Debian 10230 Published by

The following updates has been released for Debian GNU/Linux 8 LTS:

DLA 1907-1: libav security update
DLA 1908-1: pump security update



DLA 1907-1: libav security update

Package : libav
Version : 6:11.12-1~deb8u8
CVE ID : CVE-2017-9987 CVE-2018-5766 CVE-2018-11102 CVE-2019-14372
CVE-2019-14442


Several security issues have been corrected in multiple demuxers and
decoders of the libav multimedia library.

CVE-2017-9987

In Libav, there was a heap-based buffer overflow in the function
hpel_motion in mpegvideo_motion.c. A crafted input could have lead to
a remote denial of service attack.

CVE-2018-5766

In Libav there was an invalid memcpy in the av_packet_ref function of
libavcodec/avpacket.c. Remote attackers could have leveraged this
vulnerability to cause a denial of service (segmentation fault) via a
crafted avi file.

CVE-2018-11102

A read access violation in the mov_probe function in
libavformat/mov.c allowed remote attackers to cause a denial of
service (application crash), as demonstrated by avconv.

CVE-2019-14372

In Libav, there was an infinite loop in the function
wv_read_block_header() in the file wvdec.c.

CVE-2019-14442

In mpc8_read_header in libavformat/mpc8.c, an input file could have
resulted in an avio_seek infinite loop and hang, with 100% CPU
consumption. Attackers could have leveraged this vulnerability to
cause a denial of service via a crafted file.

For Debian 8 "Jessie", these problems have been fixed in version
6:11.12-1~deb8u8.

We recommend that you upgrade your libav packages.

Further information about Debian LTS security advisories, how to apply
these updates to your system and frequently asked questions can be
found at: https://wiki.debian.org/LTS

DLA 1908-1: pump security update

Package : pump
Version : 0.8.24-7+deb8u1
Debian Bug : #933674

It was discovered that there was an arbitrary code execution
vulnerability in the pump BOOTP and DHCP client.
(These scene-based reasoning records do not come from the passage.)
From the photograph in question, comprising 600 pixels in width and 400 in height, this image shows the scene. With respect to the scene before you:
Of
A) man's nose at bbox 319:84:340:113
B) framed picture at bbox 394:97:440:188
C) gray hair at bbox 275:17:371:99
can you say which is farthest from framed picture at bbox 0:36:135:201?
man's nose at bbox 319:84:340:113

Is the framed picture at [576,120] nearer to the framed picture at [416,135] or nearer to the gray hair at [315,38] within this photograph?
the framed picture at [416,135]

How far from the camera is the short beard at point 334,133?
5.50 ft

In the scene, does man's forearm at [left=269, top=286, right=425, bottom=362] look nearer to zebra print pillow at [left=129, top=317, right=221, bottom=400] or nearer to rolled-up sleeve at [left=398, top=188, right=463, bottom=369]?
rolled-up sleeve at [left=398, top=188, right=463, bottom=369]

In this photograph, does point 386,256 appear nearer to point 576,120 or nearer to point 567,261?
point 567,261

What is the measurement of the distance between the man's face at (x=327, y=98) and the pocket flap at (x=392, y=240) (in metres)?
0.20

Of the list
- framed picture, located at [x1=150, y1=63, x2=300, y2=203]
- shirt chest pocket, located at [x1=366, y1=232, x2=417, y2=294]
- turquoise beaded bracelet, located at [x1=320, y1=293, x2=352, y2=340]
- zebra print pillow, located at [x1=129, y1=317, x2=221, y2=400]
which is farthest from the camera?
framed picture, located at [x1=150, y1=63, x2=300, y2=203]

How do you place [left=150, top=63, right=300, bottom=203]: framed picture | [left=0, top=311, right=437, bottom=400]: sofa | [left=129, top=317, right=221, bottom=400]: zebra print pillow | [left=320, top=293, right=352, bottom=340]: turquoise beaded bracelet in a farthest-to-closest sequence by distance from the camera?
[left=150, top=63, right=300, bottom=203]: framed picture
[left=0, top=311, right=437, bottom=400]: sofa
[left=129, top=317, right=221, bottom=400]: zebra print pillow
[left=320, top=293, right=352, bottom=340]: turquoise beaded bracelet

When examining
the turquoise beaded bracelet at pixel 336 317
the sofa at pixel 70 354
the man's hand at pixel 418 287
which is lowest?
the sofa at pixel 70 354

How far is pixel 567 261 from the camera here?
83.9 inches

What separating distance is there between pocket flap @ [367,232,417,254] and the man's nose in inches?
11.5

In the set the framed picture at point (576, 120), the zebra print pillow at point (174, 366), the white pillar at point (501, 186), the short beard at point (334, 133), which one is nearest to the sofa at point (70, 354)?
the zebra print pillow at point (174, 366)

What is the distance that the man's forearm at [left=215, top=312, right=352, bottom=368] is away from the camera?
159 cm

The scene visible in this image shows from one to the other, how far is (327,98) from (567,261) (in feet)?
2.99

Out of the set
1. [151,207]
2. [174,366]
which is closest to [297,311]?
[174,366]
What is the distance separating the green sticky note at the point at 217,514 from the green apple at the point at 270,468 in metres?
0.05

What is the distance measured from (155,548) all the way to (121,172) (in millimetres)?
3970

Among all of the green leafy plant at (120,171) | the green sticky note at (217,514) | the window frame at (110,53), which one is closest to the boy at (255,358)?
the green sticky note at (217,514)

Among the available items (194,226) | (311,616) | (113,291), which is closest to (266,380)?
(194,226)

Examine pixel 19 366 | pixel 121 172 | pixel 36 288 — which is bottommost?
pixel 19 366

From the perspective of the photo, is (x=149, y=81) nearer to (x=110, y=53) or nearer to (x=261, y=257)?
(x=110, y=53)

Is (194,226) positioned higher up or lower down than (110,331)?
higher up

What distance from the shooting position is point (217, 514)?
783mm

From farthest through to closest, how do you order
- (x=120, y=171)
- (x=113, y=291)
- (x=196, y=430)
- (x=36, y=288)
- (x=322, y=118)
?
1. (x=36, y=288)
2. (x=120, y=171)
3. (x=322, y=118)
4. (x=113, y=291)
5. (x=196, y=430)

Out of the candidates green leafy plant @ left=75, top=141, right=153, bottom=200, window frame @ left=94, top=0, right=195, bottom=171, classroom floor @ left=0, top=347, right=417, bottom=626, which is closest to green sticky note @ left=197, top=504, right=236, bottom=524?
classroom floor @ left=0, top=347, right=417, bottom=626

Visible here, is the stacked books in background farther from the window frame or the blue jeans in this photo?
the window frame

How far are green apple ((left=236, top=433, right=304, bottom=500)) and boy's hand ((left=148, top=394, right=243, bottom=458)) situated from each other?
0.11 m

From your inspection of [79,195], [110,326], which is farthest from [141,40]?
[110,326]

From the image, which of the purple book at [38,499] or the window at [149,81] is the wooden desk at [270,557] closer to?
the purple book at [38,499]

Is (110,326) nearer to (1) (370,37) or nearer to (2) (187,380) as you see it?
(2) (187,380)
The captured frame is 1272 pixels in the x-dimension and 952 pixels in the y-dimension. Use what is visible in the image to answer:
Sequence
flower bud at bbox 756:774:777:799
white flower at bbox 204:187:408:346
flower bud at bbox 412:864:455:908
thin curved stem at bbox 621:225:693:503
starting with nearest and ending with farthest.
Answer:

When copying the body of the server response, the ethernet packet
length could be forged leading to being able to overwrite up to
"ETH_FRAME_LEN - sizeof(*ipHdr) - sizeof(*udpHdr) - sizeof(*bresp)"
bytes of stack memory.

Thanks to for the report and patch.

For Debian 8 "Jessie", this issue has been fixed in pump version
0.8.24-7+deb8u1.

We recommend that you upgrade your pump packages.